Each hypothesis on language evolution should be primarily in accordance with the most updated data coming from the archeological and paleontological records. Today, the archeological and the paleoanthropological records coming from hominin branching phylogeny suggest that these two processes have worked side by side (inclusive inheritance and explanatory pluralism perspective, see Suman 2016) at least since the appearance of genus Homo (or even before) and so they should be integrated in a gene-culture co-evolutionary interaction in order to understand how uniquely human and interdependent features of cumulative culture and language have emerged.

Here we briefly list some of the main compelling evidence. The first evidence of material culture are today set with the Lomwekian tools 3,3 mya, and tentatively associated to Kenyanthropus platyops (Harmand et al 2015). The presence of such a lithic industry indicates that those hominins were already relying on rather advanced social learning practices, hence cultural transmission.

Oldowan technology (Semaw et al., 1997), usually associated to Homo habilis, appears in the archeological record around 2,4 – 2,6 mya and shows stasis for 700 ky. Acheulean technology (Lepre et al. 2011), usually associated to Homo erectus, the first hominin species coming out of Africa, appears 1,7 mya and shows significantly different and novel characteristics, such as bifacial processing. Erectines showed morphological, behavioral and developmental features suggesting that they were benefitting from cumulative cultural knowledge (Antón et al., 2014) and probably they already exhibited a pre-syntactic protolanguage (Tallerman and Gibson 2012).

Moreover, theoretical analysis showed that “individual learning, social learning (from the parental generation), and innate determination of behavior are favored by natural selection when environmental changes occur at short, intermediate, and long generation intervals, respectively”
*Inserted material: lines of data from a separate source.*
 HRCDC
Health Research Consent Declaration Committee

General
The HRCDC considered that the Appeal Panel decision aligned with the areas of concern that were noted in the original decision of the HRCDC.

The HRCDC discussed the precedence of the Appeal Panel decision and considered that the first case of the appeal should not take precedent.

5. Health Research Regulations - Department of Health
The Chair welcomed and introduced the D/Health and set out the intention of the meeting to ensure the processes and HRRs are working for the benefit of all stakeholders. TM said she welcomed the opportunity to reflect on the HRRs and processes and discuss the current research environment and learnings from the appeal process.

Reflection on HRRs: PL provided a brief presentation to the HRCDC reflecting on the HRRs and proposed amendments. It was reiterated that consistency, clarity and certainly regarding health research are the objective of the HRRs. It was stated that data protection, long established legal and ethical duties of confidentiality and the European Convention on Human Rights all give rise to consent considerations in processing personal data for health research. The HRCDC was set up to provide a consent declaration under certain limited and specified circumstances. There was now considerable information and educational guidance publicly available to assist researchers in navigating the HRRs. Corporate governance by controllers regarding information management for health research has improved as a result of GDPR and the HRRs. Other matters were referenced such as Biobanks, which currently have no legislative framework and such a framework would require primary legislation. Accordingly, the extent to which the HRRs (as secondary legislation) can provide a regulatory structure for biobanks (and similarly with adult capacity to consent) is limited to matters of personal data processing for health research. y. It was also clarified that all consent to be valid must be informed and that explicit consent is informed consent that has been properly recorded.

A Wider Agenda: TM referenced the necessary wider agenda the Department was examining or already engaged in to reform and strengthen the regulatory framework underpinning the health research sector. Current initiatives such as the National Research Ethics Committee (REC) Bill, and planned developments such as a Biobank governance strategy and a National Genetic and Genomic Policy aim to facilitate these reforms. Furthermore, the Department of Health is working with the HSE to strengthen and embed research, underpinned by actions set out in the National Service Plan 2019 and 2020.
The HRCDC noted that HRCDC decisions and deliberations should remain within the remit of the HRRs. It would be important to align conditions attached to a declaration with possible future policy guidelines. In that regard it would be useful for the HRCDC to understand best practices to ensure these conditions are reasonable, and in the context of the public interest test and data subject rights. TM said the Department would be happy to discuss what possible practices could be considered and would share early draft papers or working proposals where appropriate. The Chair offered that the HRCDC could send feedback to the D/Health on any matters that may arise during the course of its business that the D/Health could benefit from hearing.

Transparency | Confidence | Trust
(Aoki et al. 2005, p. 335). Climatic fluctuations indeed played a pivotal role in the evolution of human behavioral flexibility and adaptations (Parravicini and Pievani 2016, in press). Consequently, we could expect that hominin species evolved individual learning as a fundamental adaptive strategy. However, evidence coming from the fossil and archeological record suggest that hominins have relied on complex social interactions at least since the appearance of the first lithic industries, hence Lomekwian, 3,3 mya (Harmand et al. 2015). Climatic fluctuations effects should have been attenuated in order to let hominins evolve social learning adaptive strategies. This consideration support the idea that (cultural) niche construction activities have long been in place in hominin evolution, allowing hominins to build environments in which to fit. Counteractive niche construction (Odling Smee et al. 2003; Laland et al. 2010) is an example of such an evolutionary mechanism favouring hominins fit to their constructed environment. As culture may have been the main factor allowing this environmental modification and eventually human adaptation to a wide

range of environments (out of Africa), selection for more and more efficient cultural capacities should have been strong in hominin evolution, especially on those hominin species coming out of Africa, coping with several different environments, from at least two million years ago. Constant selective pressures for cultural variants, allowed human cultures to grow in diversity and complexity, in several human species.
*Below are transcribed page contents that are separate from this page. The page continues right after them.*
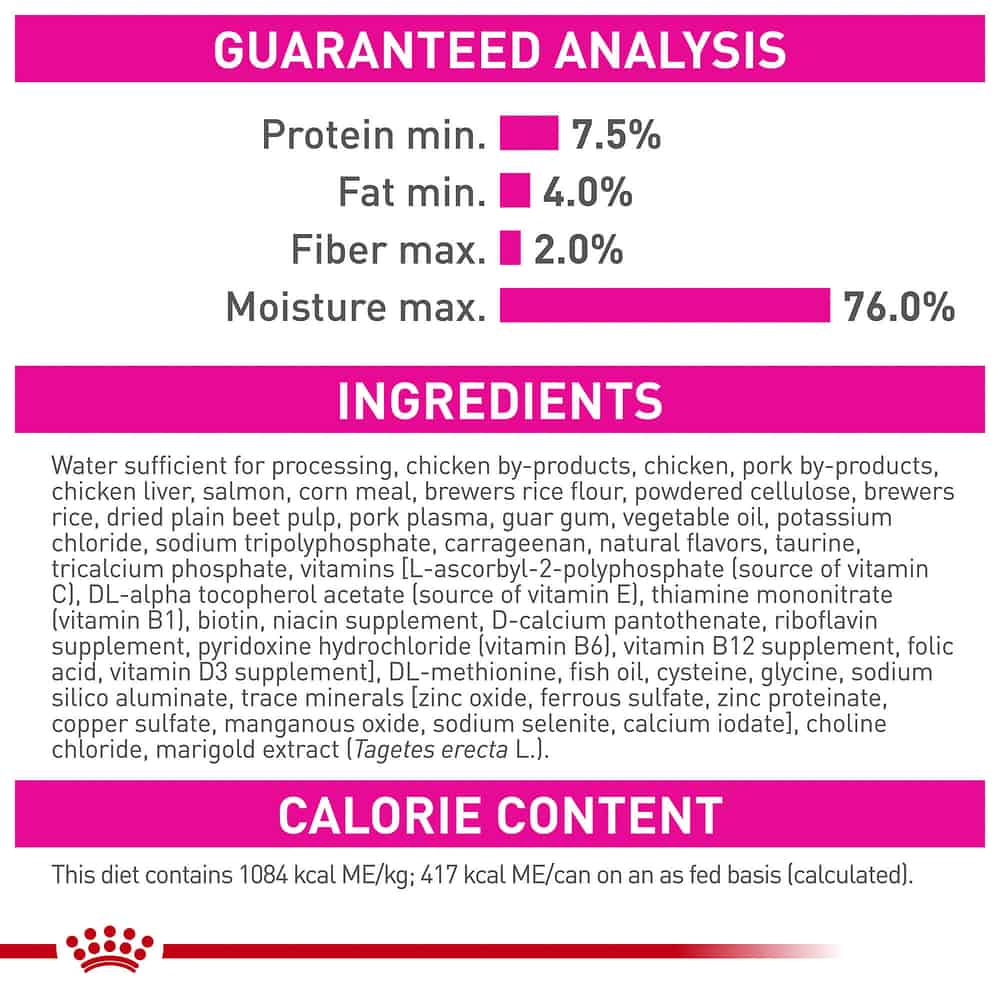 GUARANTEED ANALYSIS

Protein min. 7.5%
Fat min. 4.0%
Fiber max. 2.0%
Moisture max. 76.0%

INGREDIENTS

Water sufficient for processing, chicken by-products, chicken, pork by-products, chicken liver, salmon, corn meal, brewers rice flour, powdered cellulose, brewers rice, dried plain beet pulp, pork plasma, guar gum, vegetable oil, potassium chloride, sodium tripolyphosphate, carrageenan, natural flavors, taurine, tricalcium phosphate, vitamins [L-ascorbyl-2-polyphosphate (source of vitamin C), DL-alpha tocopherol acetate (source of vitamin E), thiamine mononitrate (vitamin B1), biotin, niacin supplement, D-calcium pantothenate, riboflavin supplement, pyridoxine hydrochloride (vitamin B6), vitamin B12 supplement, folic acid, vitamin D3 supplement], DL-methionine, fish oil, cysteine, glycine, sodium silico aluminate, trace minerals [zinc oxide, ferrous sulfate, zinc proteinate, copper sulfate, manganous oxide, sodium selenite, calcium iodate], choline chloride, marigold extract (Tagetes erecta L.).

CALORIE CONTENT

This diet contains 1084 kcal ME/kg; 417 kcal ME/can on an as fed basis (calculated).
However, culture, in order to be cumulative, requires high-fidelity transmission (Lewis and Laland 2012), and verbal language is such a high-fidelity transimission mechanism. In order to support the transmission of cumulative culture, hominins evolved more and more complex forms of communication along with the increasing complexity of cultural variants in a co-evolutionary dynamic.
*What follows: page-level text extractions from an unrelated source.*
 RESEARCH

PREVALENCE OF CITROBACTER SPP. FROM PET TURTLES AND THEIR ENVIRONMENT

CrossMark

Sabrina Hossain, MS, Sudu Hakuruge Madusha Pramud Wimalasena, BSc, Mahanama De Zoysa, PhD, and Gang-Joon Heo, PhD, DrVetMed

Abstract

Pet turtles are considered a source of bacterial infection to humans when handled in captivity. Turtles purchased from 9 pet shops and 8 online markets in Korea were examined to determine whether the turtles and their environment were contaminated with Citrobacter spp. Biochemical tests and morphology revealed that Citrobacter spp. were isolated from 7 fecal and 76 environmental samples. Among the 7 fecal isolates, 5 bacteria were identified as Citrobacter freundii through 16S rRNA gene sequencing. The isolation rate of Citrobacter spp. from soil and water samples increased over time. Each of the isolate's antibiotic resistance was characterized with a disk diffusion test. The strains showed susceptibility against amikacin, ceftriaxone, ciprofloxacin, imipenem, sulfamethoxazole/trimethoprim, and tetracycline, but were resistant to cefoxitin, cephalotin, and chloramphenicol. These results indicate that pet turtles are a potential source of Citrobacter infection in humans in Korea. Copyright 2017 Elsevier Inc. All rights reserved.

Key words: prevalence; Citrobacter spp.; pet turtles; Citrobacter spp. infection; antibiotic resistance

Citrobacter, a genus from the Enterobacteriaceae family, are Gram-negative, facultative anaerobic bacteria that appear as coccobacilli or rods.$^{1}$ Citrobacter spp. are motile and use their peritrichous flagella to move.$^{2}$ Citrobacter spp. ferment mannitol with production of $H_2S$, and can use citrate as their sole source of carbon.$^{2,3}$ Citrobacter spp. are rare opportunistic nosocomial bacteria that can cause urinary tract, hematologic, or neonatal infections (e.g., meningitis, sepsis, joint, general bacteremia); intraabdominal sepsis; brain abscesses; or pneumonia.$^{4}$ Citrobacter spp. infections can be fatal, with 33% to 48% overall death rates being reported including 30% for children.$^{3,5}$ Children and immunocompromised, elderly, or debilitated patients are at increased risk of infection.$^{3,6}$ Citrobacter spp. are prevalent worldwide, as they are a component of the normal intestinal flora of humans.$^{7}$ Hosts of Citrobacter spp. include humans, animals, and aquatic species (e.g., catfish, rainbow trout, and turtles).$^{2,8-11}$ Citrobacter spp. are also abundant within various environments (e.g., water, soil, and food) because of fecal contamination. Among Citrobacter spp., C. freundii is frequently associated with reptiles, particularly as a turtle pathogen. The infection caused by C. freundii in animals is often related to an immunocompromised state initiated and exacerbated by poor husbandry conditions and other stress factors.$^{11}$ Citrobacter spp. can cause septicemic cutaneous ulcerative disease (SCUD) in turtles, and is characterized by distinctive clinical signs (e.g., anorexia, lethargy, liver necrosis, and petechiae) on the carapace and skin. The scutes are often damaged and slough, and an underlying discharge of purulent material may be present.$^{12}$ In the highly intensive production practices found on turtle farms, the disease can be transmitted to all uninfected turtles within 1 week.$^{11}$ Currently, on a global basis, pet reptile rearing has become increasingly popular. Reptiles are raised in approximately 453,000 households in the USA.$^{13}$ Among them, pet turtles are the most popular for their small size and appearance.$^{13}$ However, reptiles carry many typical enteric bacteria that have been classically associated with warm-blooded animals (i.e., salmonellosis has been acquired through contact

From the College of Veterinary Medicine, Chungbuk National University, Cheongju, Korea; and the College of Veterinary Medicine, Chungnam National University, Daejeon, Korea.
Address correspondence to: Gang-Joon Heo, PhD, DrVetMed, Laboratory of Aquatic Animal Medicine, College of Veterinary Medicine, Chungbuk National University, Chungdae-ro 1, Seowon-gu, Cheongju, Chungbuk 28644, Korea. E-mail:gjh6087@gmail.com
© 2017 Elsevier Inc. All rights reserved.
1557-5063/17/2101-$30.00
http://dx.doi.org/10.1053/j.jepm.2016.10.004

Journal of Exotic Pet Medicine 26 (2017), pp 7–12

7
Summing up, the archeological and the paleontological records provide strong evidence today in favor of the third stance we labeled the “integrative” perspective, that is a gene-culture co-evolutionary scenario in genus Homo evolution. This scenario supports a co-co-evolutionary dynamic between higher and higher-fidelity transmission mechanisms and culture, and supplementary experimental data seems to support such a prediction (Morgan et al. 2015), as argued below.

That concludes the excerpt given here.